MULTILABEL_BINARIZER_COLUMNS = ['genres','production_countries', 'spoken_languages', 'gender', 'occupation']
RELEASE_DATE_COLUMNS = ['release_date']
PASSTHROUGH_COLUMNS = ['age','budget','popularity','revenue', 'runtime', 'vote_average', 'vote_count']

full_data_clean_pipeline = ColumnTransformer([
    ('multilabel_binarizer', multilabel_binarizer_pipeline, MULTILABEL_BINARIZER_COLUMNS),
    ('release_date', ExtractReleaseDateFeatures(), RELEASE_DATE_COLUMNS),
    ('passthrough_columns','passthrough', PASSTHROUGH_COLUMNS)
],remainder='drop',verbose=True)

## Training
With our pipeline setup, we are ready to try it out on some data. First, I combine all our raw data loaded from GitHub into a single DataFrame. Next, we sort the data based on `userid` because we want to train and test our model on different users, to see if what the model learned about one user's preferences apply to other users. Finally, I've decided to drop rows that contain nulls in columns that we are not applying transformations to. I chose to do this because there were only ~650 rows to which this applied. If there were more rows with null values I might consider a different approach because it could mean losing too much data. Another possibility is that there could be hidden meaning in the null values, such as null values being a proxy for old movies where that data could be harder to get. Either way, 650 rows is not even 1/100th of our data set so I'm not going to lose sleep over it.

In [8]:
records = ratings_raw.join(users_raw, on='user_id', how='left')
records = records.join(movies_raw, on='movie_id', how='left')

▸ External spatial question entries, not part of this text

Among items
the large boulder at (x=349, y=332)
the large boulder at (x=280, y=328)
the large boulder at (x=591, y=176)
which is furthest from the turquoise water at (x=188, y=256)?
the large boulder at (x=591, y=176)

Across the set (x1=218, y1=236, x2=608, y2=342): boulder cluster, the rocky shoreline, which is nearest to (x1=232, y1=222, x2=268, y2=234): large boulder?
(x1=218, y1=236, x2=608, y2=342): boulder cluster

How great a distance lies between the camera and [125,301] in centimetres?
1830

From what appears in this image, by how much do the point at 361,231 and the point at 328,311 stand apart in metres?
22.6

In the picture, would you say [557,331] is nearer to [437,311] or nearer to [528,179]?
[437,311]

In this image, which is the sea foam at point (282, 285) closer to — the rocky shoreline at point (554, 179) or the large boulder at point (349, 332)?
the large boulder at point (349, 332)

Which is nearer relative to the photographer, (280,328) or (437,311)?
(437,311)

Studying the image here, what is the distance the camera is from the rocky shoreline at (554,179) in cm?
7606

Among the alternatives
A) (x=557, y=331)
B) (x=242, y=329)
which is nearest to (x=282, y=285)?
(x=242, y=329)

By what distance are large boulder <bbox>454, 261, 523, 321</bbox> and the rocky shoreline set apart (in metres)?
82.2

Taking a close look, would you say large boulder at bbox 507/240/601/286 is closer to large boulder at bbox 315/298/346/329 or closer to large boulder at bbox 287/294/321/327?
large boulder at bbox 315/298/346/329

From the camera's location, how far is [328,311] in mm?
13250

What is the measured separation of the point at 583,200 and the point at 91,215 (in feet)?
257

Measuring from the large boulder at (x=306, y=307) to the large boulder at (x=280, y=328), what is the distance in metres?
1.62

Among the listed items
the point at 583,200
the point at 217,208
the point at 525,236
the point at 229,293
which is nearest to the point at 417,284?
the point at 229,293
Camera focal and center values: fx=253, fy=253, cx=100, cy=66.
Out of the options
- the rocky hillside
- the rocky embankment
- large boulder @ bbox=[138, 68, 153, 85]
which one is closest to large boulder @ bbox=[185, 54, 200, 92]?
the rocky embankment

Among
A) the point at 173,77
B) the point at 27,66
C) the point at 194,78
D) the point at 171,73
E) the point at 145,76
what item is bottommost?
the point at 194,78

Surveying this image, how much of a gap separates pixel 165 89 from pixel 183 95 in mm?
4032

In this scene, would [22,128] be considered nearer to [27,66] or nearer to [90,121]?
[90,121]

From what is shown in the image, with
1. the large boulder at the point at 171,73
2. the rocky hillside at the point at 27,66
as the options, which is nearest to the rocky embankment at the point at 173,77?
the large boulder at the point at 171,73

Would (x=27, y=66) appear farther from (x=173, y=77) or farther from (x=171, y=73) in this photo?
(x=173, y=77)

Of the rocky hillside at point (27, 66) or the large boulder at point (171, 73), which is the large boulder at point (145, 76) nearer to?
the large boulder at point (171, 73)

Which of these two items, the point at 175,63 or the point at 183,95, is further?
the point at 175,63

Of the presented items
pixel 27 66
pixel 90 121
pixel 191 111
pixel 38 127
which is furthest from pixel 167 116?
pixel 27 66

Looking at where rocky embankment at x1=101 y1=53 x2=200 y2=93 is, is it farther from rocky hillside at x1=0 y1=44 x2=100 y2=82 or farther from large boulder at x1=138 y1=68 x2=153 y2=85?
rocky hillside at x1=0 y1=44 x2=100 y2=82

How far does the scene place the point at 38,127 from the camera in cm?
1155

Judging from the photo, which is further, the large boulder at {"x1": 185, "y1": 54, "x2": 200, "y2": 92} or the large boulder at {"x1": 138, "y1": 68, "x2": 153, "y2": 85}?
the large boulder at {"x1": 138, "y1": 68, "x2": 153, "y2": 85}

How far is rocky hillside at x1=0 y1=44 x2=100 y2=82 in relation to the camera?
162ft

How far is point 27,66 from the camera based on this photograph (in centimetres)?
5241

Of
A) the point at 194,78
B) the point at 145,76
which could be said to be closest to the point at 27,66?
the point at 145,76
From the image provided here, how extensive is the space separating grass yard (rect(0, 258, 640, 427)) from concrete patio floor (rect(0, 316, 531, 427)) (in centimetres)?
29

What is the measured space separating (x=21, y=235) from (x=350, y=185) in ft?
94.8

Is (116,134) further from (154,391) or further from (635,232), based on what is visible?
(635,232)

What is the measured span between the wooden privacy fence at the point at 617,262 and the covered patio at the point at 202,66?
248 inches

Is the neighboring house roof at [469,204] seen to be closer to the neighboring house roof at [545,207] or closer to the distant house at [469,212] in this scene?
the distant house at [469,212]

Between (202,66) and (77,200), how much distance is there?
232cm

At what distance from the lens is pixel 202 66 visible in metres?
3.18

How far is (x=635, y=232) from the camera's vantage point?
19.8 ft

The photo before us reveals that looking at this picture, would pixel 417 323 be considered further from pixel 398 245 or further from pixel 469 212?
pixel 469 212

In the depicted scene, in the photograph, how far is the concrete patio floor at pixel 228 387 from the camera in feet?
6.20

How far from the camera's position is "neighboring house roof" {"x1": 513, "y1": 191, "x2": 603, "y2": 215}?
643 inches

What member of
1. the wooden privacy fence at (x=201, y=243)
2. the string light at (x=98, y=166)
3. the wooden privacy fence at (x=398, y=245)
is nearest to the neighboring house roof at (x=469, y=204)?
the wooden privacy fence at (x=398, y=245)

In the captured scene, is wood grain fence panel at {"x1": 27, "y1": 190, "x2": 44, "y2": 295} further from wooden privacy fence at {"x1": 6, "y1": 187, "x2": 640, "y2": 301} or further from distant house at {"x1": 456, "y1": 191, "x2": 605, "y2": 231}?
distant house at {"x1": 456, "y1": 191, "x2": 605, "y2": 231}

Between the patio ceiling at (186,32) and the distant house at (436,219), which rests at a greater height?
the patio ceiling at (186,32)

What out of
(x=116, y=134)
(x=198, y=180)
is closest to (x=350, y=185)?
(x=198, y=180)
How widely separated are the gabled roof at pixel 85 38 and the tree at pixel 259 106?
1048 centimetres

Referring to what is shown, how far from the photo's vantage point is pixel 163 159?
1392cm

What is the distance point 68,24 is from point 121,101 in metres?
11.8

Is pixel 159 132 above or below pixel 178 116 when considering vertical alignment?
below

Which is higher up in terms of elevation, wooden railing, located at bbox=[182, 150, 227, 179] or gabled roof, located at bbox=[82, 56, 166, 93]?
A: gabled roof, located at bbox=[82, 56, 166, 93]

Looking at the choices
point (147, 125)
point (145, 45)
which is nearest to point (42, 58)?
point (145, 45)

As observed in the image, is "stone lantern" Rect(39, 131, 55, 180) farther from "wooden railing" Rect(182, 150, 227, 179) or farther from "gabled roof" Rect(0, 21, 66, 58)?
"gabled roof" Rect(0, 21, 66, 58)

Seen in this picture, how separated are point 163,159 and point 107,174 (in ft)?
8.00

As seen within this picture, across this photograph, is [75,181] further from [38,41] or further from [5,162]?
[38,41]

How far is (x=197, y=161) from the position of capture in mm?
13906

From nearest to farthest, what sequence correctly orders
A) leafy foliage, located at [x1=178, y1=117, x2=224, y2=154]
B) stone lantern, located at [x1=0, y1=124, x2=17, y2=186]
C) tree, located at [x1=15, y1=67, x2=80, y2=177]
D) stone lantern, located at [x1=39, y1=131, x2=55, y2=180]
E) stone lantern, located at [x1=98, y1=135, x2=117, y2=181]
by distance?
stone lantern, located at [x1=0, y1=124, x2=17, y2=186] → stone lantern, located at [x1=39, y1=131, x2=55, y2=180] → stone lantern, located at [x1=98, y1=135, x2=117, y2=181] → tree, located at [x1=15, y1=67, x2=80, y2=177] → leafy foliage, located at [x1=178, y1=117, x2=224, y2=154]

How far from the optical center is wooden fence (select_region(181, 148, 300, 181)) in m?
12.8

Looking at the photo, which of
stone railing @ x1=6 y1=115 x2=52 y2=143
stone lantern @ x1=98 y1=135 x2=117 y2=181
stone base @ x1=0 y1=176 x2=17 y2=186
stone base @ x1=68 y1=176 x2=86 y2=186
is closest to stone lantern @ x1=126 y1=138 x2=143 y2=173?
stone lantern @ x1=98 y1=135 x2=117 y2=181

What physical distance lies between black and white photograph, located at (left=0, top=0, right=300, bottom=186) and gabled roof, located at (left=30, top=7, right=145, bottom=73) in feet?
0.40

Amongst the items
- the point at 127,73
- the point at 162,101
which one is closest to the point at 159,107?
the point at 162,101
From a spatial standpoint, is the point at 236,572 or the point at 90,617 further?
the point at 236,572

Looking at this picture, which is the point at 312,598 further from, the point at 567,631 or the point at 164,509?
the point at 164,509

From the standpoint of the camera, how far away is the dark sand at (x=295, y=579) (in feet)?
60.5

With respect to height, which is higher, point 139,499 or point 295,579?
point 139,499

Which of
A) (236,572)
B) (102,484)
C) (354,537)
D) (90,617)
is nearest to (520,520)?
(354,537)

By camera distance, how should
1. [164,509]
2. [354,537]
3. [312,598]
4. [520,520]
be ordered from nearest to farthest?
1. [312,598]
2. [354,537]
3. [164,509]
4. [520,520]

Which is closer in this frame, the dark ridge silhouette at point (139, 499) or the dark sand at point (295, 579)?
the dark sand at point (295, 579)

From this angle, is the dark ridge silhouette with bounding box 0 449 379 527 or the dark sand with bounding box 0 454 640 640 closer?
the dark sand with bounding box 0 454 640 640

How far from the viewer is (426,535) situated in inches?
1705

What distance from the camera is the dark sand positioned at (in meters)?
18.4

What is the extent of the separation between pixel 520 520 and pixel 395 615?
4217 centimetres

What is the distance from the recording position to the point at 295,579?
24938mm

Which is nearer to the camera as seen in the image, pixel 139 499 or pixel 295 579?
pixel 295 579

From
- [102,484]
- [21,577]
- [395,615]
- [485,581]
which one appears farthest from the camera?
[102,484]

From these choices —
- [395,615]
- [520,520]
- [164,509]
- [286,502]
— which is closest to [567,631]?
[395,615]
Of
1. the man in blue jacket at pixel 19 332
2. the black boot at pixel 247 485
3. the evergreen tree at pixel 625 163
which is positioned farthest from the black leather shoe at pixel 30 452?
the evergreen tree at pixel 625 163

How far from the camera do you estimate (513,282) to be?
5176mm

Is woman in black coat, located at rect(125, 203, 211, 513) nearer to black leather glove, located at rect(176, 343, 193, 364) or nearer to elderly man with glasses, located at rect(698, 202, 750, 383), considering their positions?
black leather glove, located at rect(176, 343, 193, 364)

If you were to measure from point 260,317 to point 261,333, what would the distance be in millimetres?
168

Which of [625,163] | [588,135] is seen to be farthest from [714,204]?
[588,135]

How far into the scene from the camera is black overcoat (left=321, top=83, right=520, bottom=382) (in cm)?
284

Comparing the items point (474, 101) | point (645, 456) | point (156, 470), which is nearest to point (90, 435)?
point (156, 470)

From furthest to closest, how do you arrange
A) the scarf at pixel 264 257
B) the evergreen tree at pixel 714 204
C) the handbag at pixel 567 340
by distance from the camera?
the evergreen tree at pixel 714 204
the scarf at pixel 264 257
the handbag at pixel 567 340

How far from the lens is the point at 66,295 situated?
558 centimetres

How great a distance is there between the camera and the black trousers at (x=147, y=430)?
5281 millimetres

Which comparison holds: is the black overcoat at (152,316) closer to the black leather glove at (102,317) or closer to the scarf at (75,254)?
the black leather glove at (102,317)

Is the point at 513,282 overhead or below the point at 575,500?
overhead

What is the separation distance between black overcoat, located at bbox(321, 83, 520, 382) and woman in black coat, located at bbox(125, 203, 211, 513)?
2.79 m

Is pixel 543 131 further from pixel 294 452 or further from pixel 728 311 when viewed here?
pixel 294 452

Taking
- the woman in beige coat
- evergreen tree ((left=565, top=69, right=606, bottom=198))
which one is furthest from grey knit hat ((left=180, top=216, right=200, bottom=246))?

records = records.sort_values(by=['user_id'])
records = records.dropna(subset=['budget','popularity','revenue','runtime','vote_average','vote_count'])
records.head()

Unnamed: 0,movie_id,rating,user_id,age,gender,occupation,budget,genres,imdb_id,original_language,...,production_companies,production_countries,release_date,revenue,runtime,spoken_languages,title,tmdb_id,vote_average,vote_count
18981,legends+of+the+fall+1994,5,8,30,M,college/grad student,30000000.0,"['Adventure', 'Drama', 'Romance', 'War']",tt0110322,en,...,"['Bedford Falls Productions', 'TriStar Picture...",['United States of America'],1994-12-16,160639000.0,133.0,"['', 'English']",Legends of the Fall,4476.0,7.2,636.0
18869,miracle+on+34th+street+1994,4,8,30,M,college/grad student,0.0,"['Fantasy', 'Drama', 'Family']",tt0110527,en,...,['Twentieth Century Fox Film Corporation'],['United States of America'],1994-11-18,46264400.0,114.0,['English'],Miracle on 34th Street,10510.0,6.4,199.0
20104,four+weddings+and+a+funeral+1994,4,8,30,M,college/grad student,6000000.0,"['Comedy', 'Drama', 'Romance']",tt0109831,en,...,"['Channel Four Films', 'PolyGram Filmed Entert...",['United Kingdom'],1994-03-09,254701000.0,117.0,['English'],Four Weddings and a Funeral,712.0,6.6,654.0
20117,jurassic+park+1993,4,8,30,M,college/grad student,63000000.0,"['Adventure', 'Science Fiction']",tt0107290,en,...,"['Universal Pictures', 'Amblin Entertainment']",['United States of America'],1993-06-11,920100000.0,127.0,"['English', 'Español']",Jurassic Park,329.0,7.6,4956.0
17547,braveheart+1995,5,8,30,M,college/grad student,72000000.0,"['Action', 'Drama', 'History', 'War']",tt0112573,en,...,"['Icon Entertainment International', 'The Ladd...",['United States of America'],1995-05-24,210000000.0,177.0,"['English', 'Français', 'Latin', '']",Braveheart,197.0,7.7,3404.0


Before we start playing around with TPOT we need to grab some train and test data. In this scenario, I'm going to put all my faith in TPOT to come up with the best model so I don't need to create a verification dataset. Let's start with a small amount of data just to see TPOT in action. First, we will fit and transform our dataset with the data cleaning pipeline we built then I'm going to select 10,000 records for both training and testing. We have a lot more data, but the more data there is the longer TPOT takes so, let's just start with 10k.

In [12]:
X_all = full_data_clean_pipeline.fit_transform(records)
y_all = records['rating']

X_train = X_all[:10000]
y_train = y_all[:10000]
X_test = X_all[10000:20000]
y_test = y_all[10000:20000]

[Pipeline]  (step 1 of 2) Processing multilabel_str_to_array, total=   9.9s
[Pipeline] ......... (step 2 of 2) Processing binarizer, total=  20.5s
[ColumnTransformer]  (1 of 3) Processing multilabel_binarizer, total=  31.8s
[ColumnTransformer] .. (2 of 3) Processing release_date, total=   0.7s
[ColumnTransformer]  (3 of 3) Processing passthrough_columns, total=   0.0s


Now the time you've all been waiting for... afternoon tea (or whatever time of day you happen to be reading this). TPOT supports both regression and classification problems. I decided that this would be better as a regression problem because too many movies would tie for the top spot otherwise. 
Let's review some of the configuration options I chose:

* `generations` - This is the number of iterations of pipeline generation that 
TPOT will run for. Alternatively, you could specify a `max_time_minutes` to stop TPOT after a certain amount of time.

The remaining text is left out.